Here is a sample of the log file,

[09/Sep/2013:18:56:53 +0530] [modsec/sid#b7034600][rid#b717b058][/robots.txt][4] Recipe: Invoking rule b7033bb8; [file "/etc/apache2/conf.d/mod.conf"] [line "46"] [id "7"].
[09/Sep/2013:18:56:53 +0530] [modsec/sid#b7034600][rid#b717b058][/robots.txt][5] Rule b7033bb8: SecRule "RESPONSE_CONTENT_TYPE" "@rx ^text/html" "phase:2,auditlog,id:7,nolog,pass,append:<hr>Footer"
[09/Sep/2013:18:56:53 +0530] [modsec/sid#b7034600][rid#b717b058][/robots.txt][4] Transformation completed in 0 usec.
[09/Sep/2013:18:56:53 +0530] [modsec/sid#b7034600][rid#b717b058][/robots.txt][4] Executing operator "rx" with param "^text/html" against RESPONSE_CONTENT_TYPE.
[09/Sep/2013:18:56:53 +0530] [modsec/sid#b7034600][rid#b717b058][/robots.txt][4] Operator completed in 2 usec.
[09/Sep/2013:18:56:53 +0530] [modsec/sid#b7034600][rid#b717b058][/robots.txt][4] Rule returned 0.
[09/Sep/2013:18:56:53 +0530] [modsec/sid#b7034600][rid#b717b058][/robots.txt][4] Hook insert_filter: Adding output filter (r b717b058).
[09/Sep/2013:18:56:53 +0530] [modsec/sid#b7034600][rid#b717b058][/robots.txt][4] Starting phase RESPONSE_HEADERS.
[09/Sep/2013:18:56:53 +0530] [modsec/sid#b7034600][rid#b717b058][/robots.txt][4] Output filter: Response body buffering is not enabled.

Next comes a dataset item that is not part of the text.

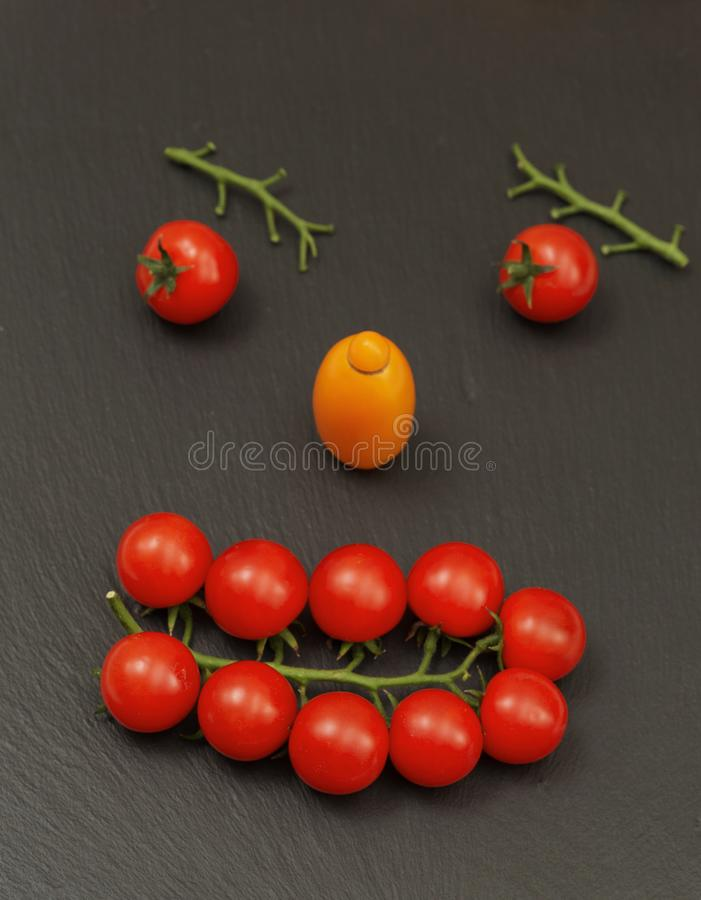 Smiley face with a watchful expression. Laying out parts of a human face with vegetables, namely tomatoes and tomato branches.  royalty free stock photos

[09/Sep/2013:18:56:53 +0530] [modsec/sid#b7034600][rid#b717b058][/robots.txt][4] Output filter: Completed receiving response body (non-buffering).
[09/Sep/2013:18:56:53 +0530] [modsec/sid#b7034600][rid#b717b058][/robots.txt][4] Starting phase RESPONSE_BODY.

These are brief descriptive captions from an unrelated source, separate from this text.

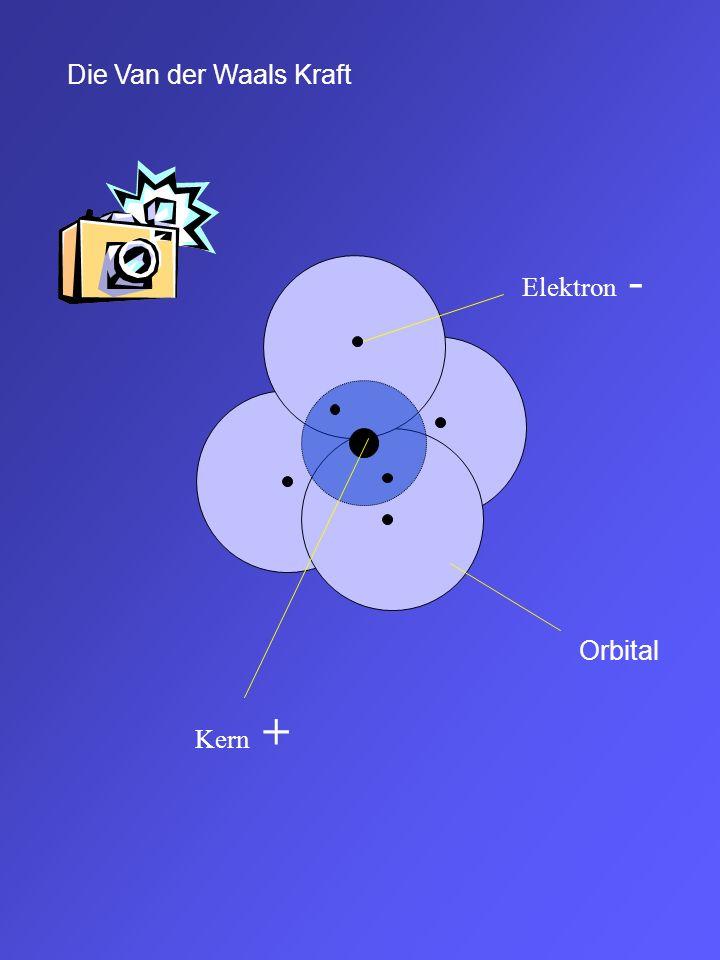 + Eine Wasserstoffbrücke entsteht zwischen stark positiv polarisierten H- Atomen und stark negativ polarisierten O, N und F- Atomen = sehr starke Dipolkraft Die Dipolkraft ist die Kraft, welche zwischen positiv und negativ polarisierten Atomen/Molekülen wirkt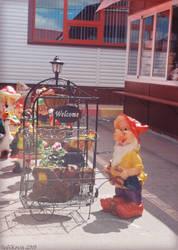 dutch gnome
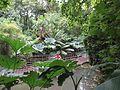 Abbotsbury Subtropical Gardens 01.JPG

[09/Sep/2013:18:56:53 +0530] [modsec/sid#b7034600][rid#b717b058][/robots.txt][4] Recipe: Invoking rule b7033160; [file "/etc/apache2/conf.d/mod.conf"] [line "43"] [id "6"].
[09/Sep/2013:18:56:53 +0530] [modsec/sid#b7034600][rid#b717b058][/robots.txt][5] Rule b7033160: SecRule "REQUEST_FILENAME" "@streq /robots.txt" "phase:4,auditlog,id:6,t:none,log,pass,append:'Disallow: /db_backup.%{time_epoch}/# Old DB crash data'"

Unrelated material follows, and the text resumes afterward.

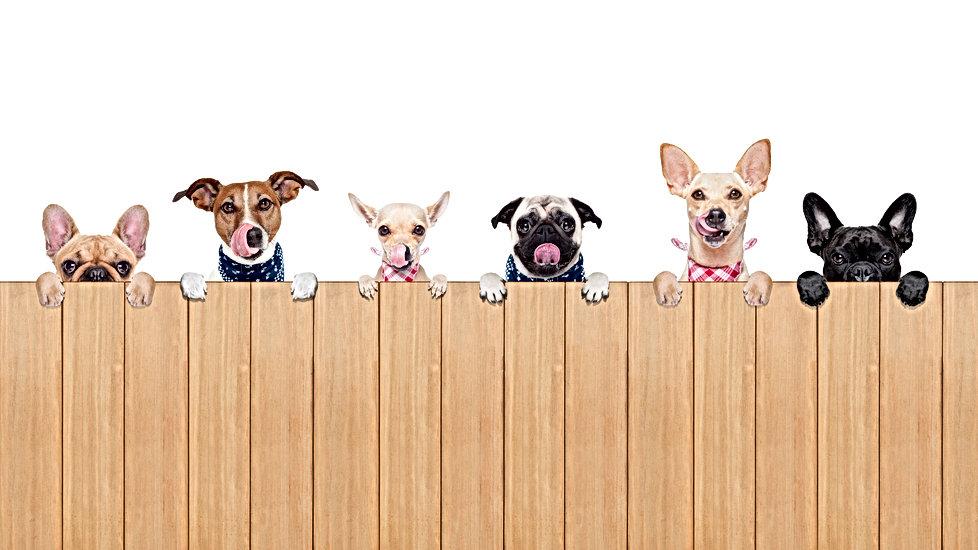 6 Hunde am Zaun.jpg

[09/Sep/2013:18:56:53 +0530] [modsec/sid#b7034600][rid#b717b058][/robots.txt][4] Transformation completed in 1 usec.
[09/Sep/2013:18:56:53 +0530] [modsec/sid#b7034600][rid#b717b058][/robots.txt][4] Executing operator "streq" with param "/robots.txt" against REQUEST_FILENAME.
[09/Sep/2013:18:56:53 +0530] [modsec/sid#b7034600][rid#b717b058][/robots.txt][4] Operator completed in 3 usec.
[09/Sep/2013:18:56:53 +0530] [modsec/sid#b7034600][rid#b717b058][/robots.txt][2] Warning. String match "/robots.txt" at REQUEST_FILENAME. [file "/etc/apache2/conf.d/mod.conf"] [line "43"] [id "6"]
[09/Sep/2013:18:56:53 +0530] [modsec/sid#b7034600][rid#b717b058][/robots.txt][4] Rule returned 1.
[09/Sep/2013:18:56:53 +0530] [modsec/sid#b7034600][rid#b717b058][/robots.txt][4] Output filter: Output forwarding complete.
[09/Sep/2013:18:56:53 +0530] [modsec/sid#b7034600][rid#b717b058][/robots.txt][4] Initialising logging.
[09/Sep/2013:18:56:53 +0530] [modsec/sid#b7034600][rid#b717b058][/robots.txt][4] Starting phase LOGGING.
[09/Sep/2013:18:56:53 +0530] [modsec/sid#b7034600][rid#b717b058][/robots.txt][4] Recording persistent data took 0 microseconds.
[09/Sep/2013:18:56:53 +0530] [modsec/sid#b7034600][rid#b717b058][/robots.txt][4] Audit log: Not configured to run for this request.

Count my 2.

--
Rishi Narang
Researcher | Consultant | Writer

... being anonymous is a myth, but none knows who coined it.